The lack of input to the work of the civil service from knowledgeable professionals possibly accounts for why action on review of the building regulations failed to materialise in the Department of Communities and Local Government for four years and why the nonsense of the punitive tax changes for landlords gained traction in the Treasury.
Wonderkitty says
The residents blogs make it very clear that the overpaid KCTMO management team were not qualified/experienced to listen and act on residents complaints. Further, they obstructed and ignored residents concerns and criticisms. Residents should take a vote of no confidence in the Chief Exec of the TMO/ALMO as he has not had the decency to resign.
John says
The CE of RBKC has been “forced” to resign so he says. He should have had the decency to resign as soon as the scale of this tragedy was apparent, but, like the rest of the entire disgraceful public sector staff we now have in this country, he was hanging on waiting to get the big money offer from the Council to “go quietly”.
Anon says
I cant agree this is down to Austerity. We own an ex-council property in a high rise tower block, we received a bill of £30,000 to renovate the tower block. If similar works had been undertaken by myself or a small privately block of the flats, the cost would have been about £15k.
The council was spending more then the £30k for their own council own flats, a they were doing additional works such as renewing kitchen and bathroom, gas central heating etc…
Where was this money coming from. The Blair / Brown government gave councils £40billion to renovate our council housing stock. People say Labour did not build council housing, that is an unfair statement, as they spent the money on renewing council housing stock. As the money was flowing from central government, they were milking it and exaggerating repairs. But people who bought ex-council homes, where landing with very high bills.

□ □ □ □ □

● **Brief 1**: Reproduce word for word the passage of the comment thread starting with "Wonderkitty says" and going on through "decency to resign.".
● **Brief 2**: In the comment thread, how much money does one commenter say the Blair / Brown government gave councils to renovate council housing stock?
● **Brief 3**: Extend the comment thread on council housing and the KCTMO beyond its final sentence.

● **Material provided**:
□ □ □ □ □

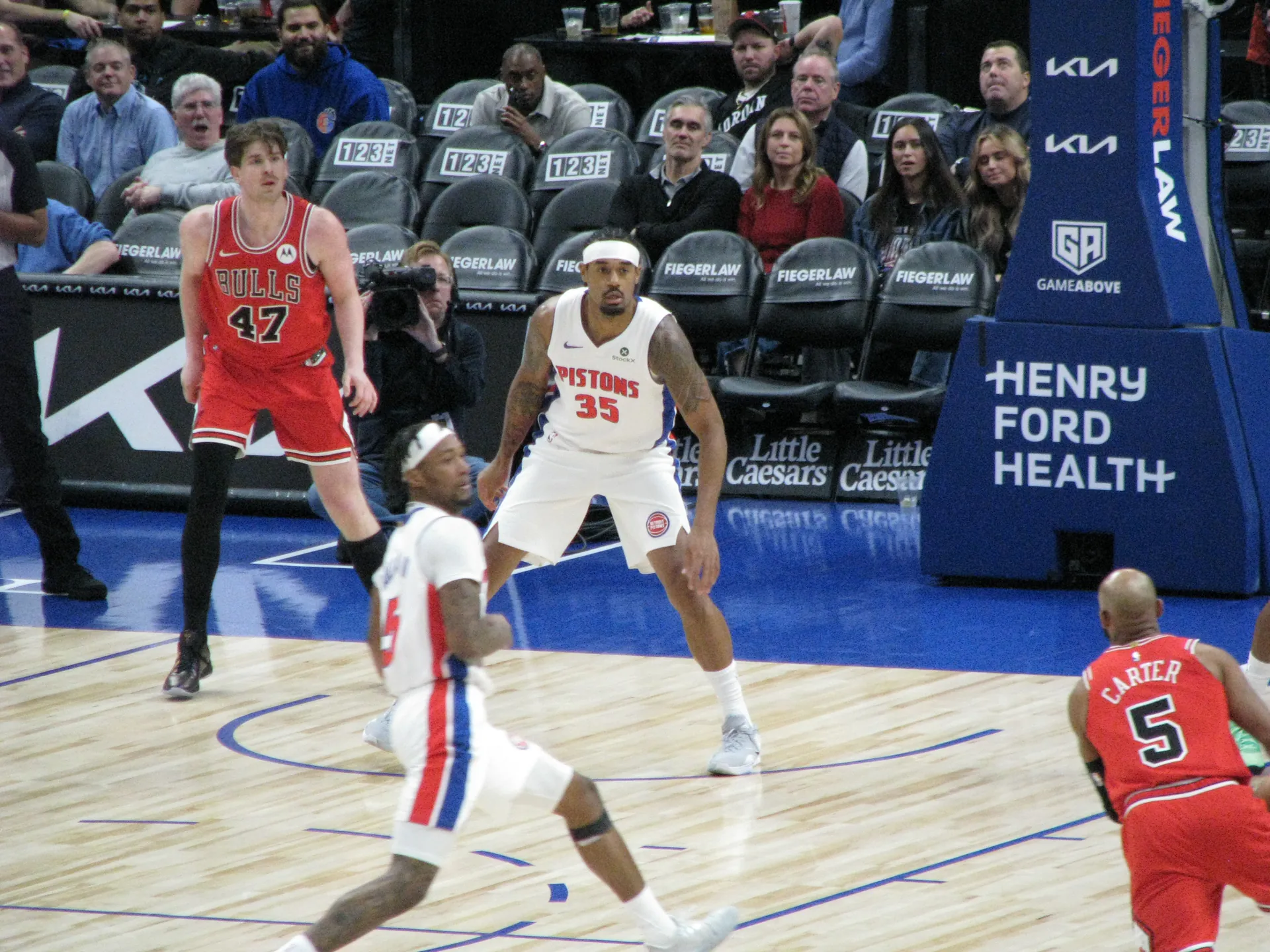 Tolu Smith 身穿活塞白色 35 號球衣在 Little Caesars Arena 防守
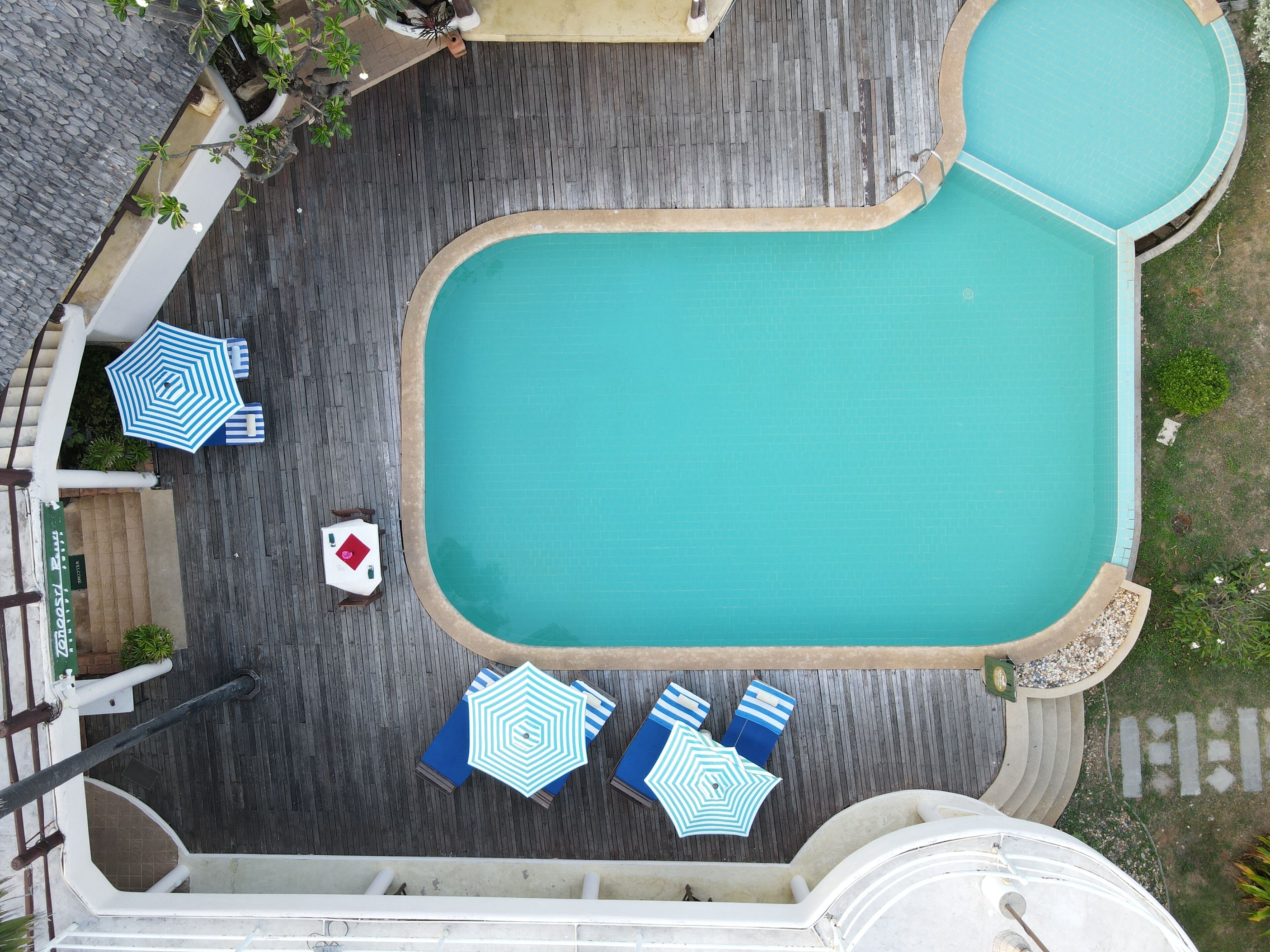 A top-down view of a swimming pool area with a wooden deck, surrounded by lounge chairs and umbrellas.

□ □ □ □ □

● **Task result 1**:
Wonderkitty says
The residents blogs make it very clear that the overpaid KCTMO management team were not qualified/experienced to listen and act on residents complaints. Further, they obstructed and ignored residents concerns and criticisms. Residents should take a vote of no confidence in the Chief Exec of the TMO/ALMO as he has not had the decency to resign.

● **Task result 2**: £40 billion.

● **Task result 3**:
Some councils sent their leaseholders bills for £50k such as for a roof repairs :
“Local Government Secretary Eric Pickles vowed to introduce the cap after a 93-year-old constituent was landed with a £50,000 bill by her local authority for roof repairs.”
Kensington had finished these works in 2016, but they did spend millions. Camden had finished their cladding in 2007 (according to residents).
People blame Thatcher for not replacing council housing, but I suspect she did n’t trust councils to do build good homes.
Camden Council (London) had 1000 Fire Door missing, if a private landlord had them missing they would get prosecuted. How can councils prosecute landlords, when they can’t manage their own housing stock?. Many councils are charging hundreds of pounds to License private landlords. Calling us ‘slum landlords’.
At Lakanal another tower, another six people died in 2009. Southwark Council admit, it had not done a Fire Risk Assessment. It was a Labour Borough, so everything was covered up to protect their own.
When I build an extension, I pay a fee to the council for Building Control services. So how can we trust them now, if council up and down the country, failed in their duty to detect problems with cladding?